Ice spears sliced through the storm. Impossibly sharp. Deadly. But when they reached the monster’s hide, they shattered into useless shards. Pierce swore. Colorfully.
“Flynn!” I leaped over the fire and kicked him. Hard. “Wake up! We need you!”
He muttered incoherently, still lost in a dream.
“A basajaun stole Haven.”
His eyes flew open, and he jumped to his feet. “Where? When? Why didn’t you wake me?”
“There.” I pointed through the hole at the disappearing monster.
Flynn gathered fire in his hands and hurled a ball of flameat the beast’s retreating back. The fire guttered when they met its fur.
I yanked on my cloak, my fingers clumsy in their haste. “Let’s go.”
Grayson caught my arm. “We’re not following.”
“What?” My voice cracked with outrage.
“There was more than one basajaun. Everything we know about them says they’re solitary creatures. Why are they working together now?”
Was Grayson being deliberately stupid? The answer was glaringly obvious. “They’re working together to take Haven!”
Grayson pursed his lips. “Why would they do that?”
“We’ll never know if we don’t follow,” I insisted.
“Too risky,” he replied firmly.
Pierce’s eyes narrowed to angry slits, and the chill that rose from his pale skin frosted the air. “She stood over your body and fought to protect you. You owe her your life. Doesn’t that mean anything to you?”
“I swore an oath to protect my brothers. You. All of you. Following an unknown number of basajauns into a blizzard is as good as signing your death warrants.”
“So we fix the wall and gather around the fire? Maybe roast some marshmallows? Is that your plan?” I’d never been so angry.
“My plan is to get us to Angelfire. Alive and in one piece.”
I could see the calculation in Grayson’s eyes—the same look he got when weighing impossible odds on a battlefield. We were already behind schedule, and the storm was getting worse.

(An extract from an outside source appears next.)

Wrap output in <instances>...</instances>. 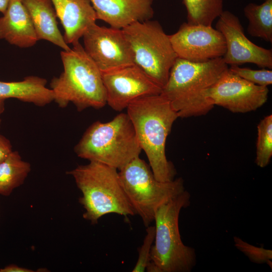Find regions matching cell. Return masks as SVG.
<instances>
[{"instance_id":"6da1fadb","label":"cell","mask_w":272,"mask_h":272,"mask_svg":"<svg viewBox=\"0 0 272 272\" xmlns=\"http://www.w3.org/2000/svg\"><path fill=\"white\" fill-rule=\"evenodd\" d=\"M126 110L155 178L162 182L174 180L176 171L167 159L166 143L179 117L170 101L161 94L146 96L131 102Z\"/></svg>"},{"instance_id":"7a4b0ae2","label":"cell","mask_w":272,"mask_h":272,"mask_svg":"<svg viewBox=\"0 0 272 272\" xmlns=\"http://www.w3.org/2000/svg\"><path fill=\"white\" fill-rule=\"evenodd\" d=\"M228 69L223 57L205 61L177 57L161 94L170 101L179 117L205 115L215 106L209 91Z\"/></svg>"},{"instance_id":"3957f363","label":"cell","mask_w":272,"mask_h":272,"mask_svg":"<svg viewBox=\"0 0 272 272\" xmlns=\"http://www.w3.org/2000/svg\"><path fill=\"white\" fill-rule=\"evenodd\" d=\"M63 71L50 83L54 100L61 108L72 103L81 112L88 108L99 109L106 104L102 73L79 42L70 50H62Z\"/></svg>"},{"instance_id":"277c9868","label":"cell","mask_w":272,"mask_h":272,"mask_svg":"<svg viewBox=\"0 0 272 272\" xmlns=\"http://www.w3.org/2000/svg\"><path fill=\"white\" fill-rule=\"evenodd\" d=\"M82 193L79 202L85 212L83 218L97 224L102 216L116 214L124 216L135 213L121 184L118 170L105 164L89 161L67 172Z\"/></svg>"},{"instance_id":"5b68a950","label":"cell","mask_w":272,"mask_h":272,"mask_svg":"<svg viewBox=\"0 0 272 272\" xmlns=\"http://www.w3.org/2000/svg\"><path fill=\"white\" fill-rule=\"evenodd\" d=\"M190 204V194L186 190L157 211L155 235L148 272H190L196 263L193 248L183 244L179 229L182 209Z\"/></svg>"},{"instance_id":"8992f818","label":"cell","mask_w":272,"mask_h":272,"mask_svg":"<svg viewBox=\"0 0 272 272\" xmlns=\"http://www.w3.org/2000/svg\"><path fill=\"white\" fill-rule=\"evenodd\" d=\"M74 151L80 158L119 170L139 157L142 150L128 115L120 113L108 122L93 123Z\"/></svg>"},{"instance_id":"52a82bcc","label":"cell","mask_w":272,"mask_h":272,"mask_svg":"<svg viewBox=\"0 0 272 272\" xmlns=\"http://www.w3.org/2000/svg\"><path fill=\"white\" fill-rule=\"evenodd\" d=\"M118 174L129 202L146 227L154 221L160 207L185 190L181 177L167 182L157 180L150 165L140 156L120 169Z\"/></svg>"},{"instance_id":"ba28073f","label":"cell","mask_w":272,"mask_h":272,"mask_svg":"<svg viewBox=\"0 0 272 272\" xmlns=\"http://www.w3.org/2000/svg\"><path fill=\"white\" fill-rule=\"evenodd\" d=\"M122 30L134 64L163 88L177 58L169 35L158 22L151 20L134 23Z\"/></svg>"},{"instance_id":"9c48e42d","label":"cell","mask_w":272,"mask_h":272,"mask_svg":"<svg viewBox=\"0 0 272 272\" xmlns=\"http://www.w3.org/2000/svg\"><path fill=\"white\" fill-rule=\"evenodd\" d=\"M84 48L101 73L134 64L129 43L122 29L95 23L83 36Z\"/></svg>"},{"instance_id":"30bf717a","label":"cell","mask_w":272,"mask_h":272,"mask_svg":"<svg viewBox=\"0 0 272 272\" xmlns=\"http://www.w3.org/2000/svg\"><path fill=\"white\" fill-rule=\"evenodd\" d=\"M101 73L106 104L117 111L139 98L162 92V88L135 64Z\"/></svg>"},{"instance_id":"8fae6325","label":"cell","mask_w":272,"mask_h":272,"mask_svg":"<svg viewBox=\"0 0 272 272\" xmlns=\"http://www.w3.org/2000/svg\"><path fill=\"white\" fill-rule=\"evenodd\" d=\"M169 37L177 57L182 59L205 61L223 57L226 53L223 35L212 26L183 23Z\"/></svg>"},{"instance_id":"7c38bea8","label":"cell","mask_w":272,"mask_h":272,"mask_svg":"<svg viewBox=\"0 0 272 272\" xmlns=\"http://www.w3.org/2000/svg\"><path fill=\"white\" fill-rule=\"evenodd\" d=\"M268 92L267 87L253 84L228 69L209 90L208 94L214 105L233 113H247L264 105Z\"/></svg>"},{"instance_id":"4fadbf2b","label":"cell","mask_w":272,"mask_h":272,"mask_svg":"<svg viewBox=\"0 0 272 272\" xmlns=\"http://www.w3.org/2000/svg\"><path fill=\"white\" fill-rule=\"evenodd\" d=\"M216 29L224 36L226 45L223 58L228 65L251 63L262 68L272 69V51L259 46L245 35L239 18L228 11L218 17Z\"/></svg>"},{"instance_id":"5bb4252c","label":"cell","mask_w":272,"mask_h":272,"mask_svg":"<svg viewBox=\"0 0 272 272\" xmlns=\"http://www.w3.org/2000/svg\"><path fill=\"white\" fill-rule=\"evenodd\" d=\"M97 20L112 28H123L137 22L150 20L154 16V0H90Z\"/></svg>"},{"instance_id":"9a60e30c","label":"cell","mask_w":272,"mask_h":272,"mask_svg":"<svg viewBox=\"0 0 272 272\" xmlns=\"http://www.w3.org/2000/svg\"><path fill=\"white\" fill-rule=\"evenodd\" d=\"M63 28L66 43L79 42L87 29L96 23V12L90 0H50Z\"/></svg>"},{"instance_id":"2e32d148","label":"cell","mask_w":272,"mask_h":272,"mask_svg":"<svg viewBox=\"0 0 272 272\" xmlns=\"http://www.w3.org/2000/svg\"><path fill=\"white\" fill-rule=\"evenodd\" d=\"M0 39L20 48H29L38 41L32 21L20 0H10L0 17Z\"/></svg>"},{"instance_id":"e0dca14e","label":"cell","mask_w":272,"mask_h":272,"mask_svg":"<svg viewBox=\"0 0 272 272\" xmlns=\"http://www.w3.org/2000/svg\"><path fill=\"white\" fill-rule=\"evenodd\" d=\"M30 16L38 40H45L62 50L71 49L60 32L50 0H20Z\"/></svg>"},{"instance_id":"ac0fdd59","label":"cell","mask_w":272,"mask_h":272,"mask_svg":"<svg viewBox=\"0 0 272 272\" xmlns=\"http://www.w3.org/2000/svg\"><path fill=\"white\" fill-rule=\"evenodd\" d=\"M47 80L29 76L17 82L0 81V98H15L37 106H45L54 100L52 91L46 87Z\"/></svg>"},{"instance_id":"d6986e66","label":"cell","mask_w":272,"mask_h":272,"mask_svg":"<svg viewBox=\"0 0 272 272\" xmlns=\"http://www.w3.org/2000/svg\"><path fill=\"white\" fill-rule=\"evenodd\" d=\"M30 164L18 151H12L0 163V194L8 196L23 184L31 171Z\"/></svg>"},{"instance_id":"ffe728a7","label":"cell","mask_w":272,"mask_h":272,"mask_svg":"<svg viewBox=\"0 0 272 272\" xmlns=\"http://www.w3.org/2000/svg\"><path fill=\"white\" fill-rule=\"evenodd\" d=\"M248 20L247 32L251 36L272 42V0L260 4L250 3L244 8Z\"/></svg>"},{"instance_id":"44dd1931","label":"cell","mask_w":272,"mask_h":272,"mask_svg":"<svg viewBox=\"0 0 272 272\" xmlns=\"http://www.w3.org/2000/svg\"><path fill=\"white\" fill-rule=\"evenodd\" d=\"M183 3L191 24L212 26L224 11L223 0H183Z\"/></svg>"},{"instance_id":"7402d4cb","label":"cell","mask_w":272,"mask_h":272,"mask_svg":"<svg viewBox=\"0 0 272 272\" xmlns=\"http://www.w3.org/2000/svg\"><path fill=\"white\" fill-rule=\"evenodd\" d=\"M255 163L266 167L272 157V115L265 116L257 125Z\"/></svg>"},{"instance_id":"603a6c76","label":"cell","mask_w":272,"mask_h":272,"mask_svg":"<svg viewBox=\"0 0 272 272\" xmlns=\"http://www.w3.org/2000/svg\"><path fill=\"white\" fill-rule=\"evenodd\" d=\"M229 70L238 77L255 85L267 87L272 84V71L264 68L259 70L230 65Z\"/></svg>"},{"instance_id":"cb8c5ba5","label":"cell","mask_w":272,"mask_h":272,"mask_svg":"<svg viewBox=\"0 0 272 272\" xmlns=\"http://www.w3.org/2000/svg\"><path fill=\"white\" fill-rule=\"evenodd\" d=\"M235 246L246 255L253 262L271 263L272 251L263 247H257L243 241L237 237H234Z\"/></svg>"},{"instance_id":"d4e9b609","label":"cell","mask_w":272,"mask_h":272,"mask_svg":"<svg viewBox=\"0 0 272 272\" xmlns=\"http://www.w3.org/2000/svg\"><path fill=\"white\" fill-rule=\"evenodd\" d=\"M146 233L143 243L138 249V259L132 270V272H144L146 271L147 266L149 262L151 248L155 239V226H149L147 227Z\"/></svg>"},{"instance_id":"484cf974","label":"cell","mask_w":272,"mask_h":272,"mask_svg":"<svg viewBox=\"0 0 272 272\" xmlns=\"http://www.w3.org/2000/svg\"><path fill=\"white\" fill-rule=\"evenodd\" d=\"M12 151V146L9 140L0 133V163Z\"/></svg>"},{"instance_id":"4316f807","label":"cell","mask_w":272,"mask_h":272,"mask_svg":"<svg viewBox=\"0 0 272 272\" xmlns=\"http://www.w3.org/2000/svg\"><path fill=\"white\" fill-rule=\"evenodd\" d=\"M34 271L16 264H10L0 269V272H34Z\"/></svg>"},{"instance_id":"83f0119b","label":"cell","mask_w":272,"mask_h":272,"mask_svg":"<svg viewBox=\"0 0 272 272\" xmlns=\"http://www.w3.org/2000/svg\"><path fill=\"white\" fill-rule=\"evenodd\" d=\"M10 0H0V12L4 14L8 7Z\"/></svg>"},{"instance_id":"f1b7e54d","label":"cell","mask_w":272,"mask_h":272,"mask_svg":"<svg viewBox=\"0 0 272 272\" xmlns=\"http://www.w3.org/2000/svg\"><path fill=\"white\" fill-rule=\"evenodd\" d=\"M5 99L1 98H0V116L2 115V114L4 112L5 110ZM1 118L0 117V127H1Z\"/></svg>"}]
</instances>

If we didn’t arrive on time …
“You’re a coward.” Pierce’s furious accusation hung in the air.
Pierce was wrong. Grayson carried the weight of keeping us alive. Haven mattered to him—I could see it in the way his jawclenched when he spoke about her—but his oath was to protect his brothers first. The bastard was trying to save us from ourselves.
None of that mattered in the face of Pierce’s accusation. Grayson turned to face him. “Say that again.”
Pierce lifted a saddle onto his horse’s back. “She challenges you. She intrigues you. And worst of all, she tempts you. And you’d rather let her die than admit it.”
Grayson’s face was nothing but harsh lines and flushed skin. “That’s bullshit. She’s a shield.”
“She’s far more than a shield, and we all know it.” Pierce looked to Flynn and me for support.
I nodded, jaw set. Grayson was my family. My only family. But he needed to get his head out of his ass. Haven was something special, and he refused to see it. After what we’d been through, I got it. I did. But that didn’t mean I’d abandon Haven. “I say we go after her.”
“Not your call,” Grayson stated flatly.
That didn’t deserve a response. I turned to Flynn. “What about it? Do we rescue the damsel or leave her to her fate?”
Grayson scoffed. “He doesn’t get a vote. He’s thinking with his cock because he still wants to fuck her.”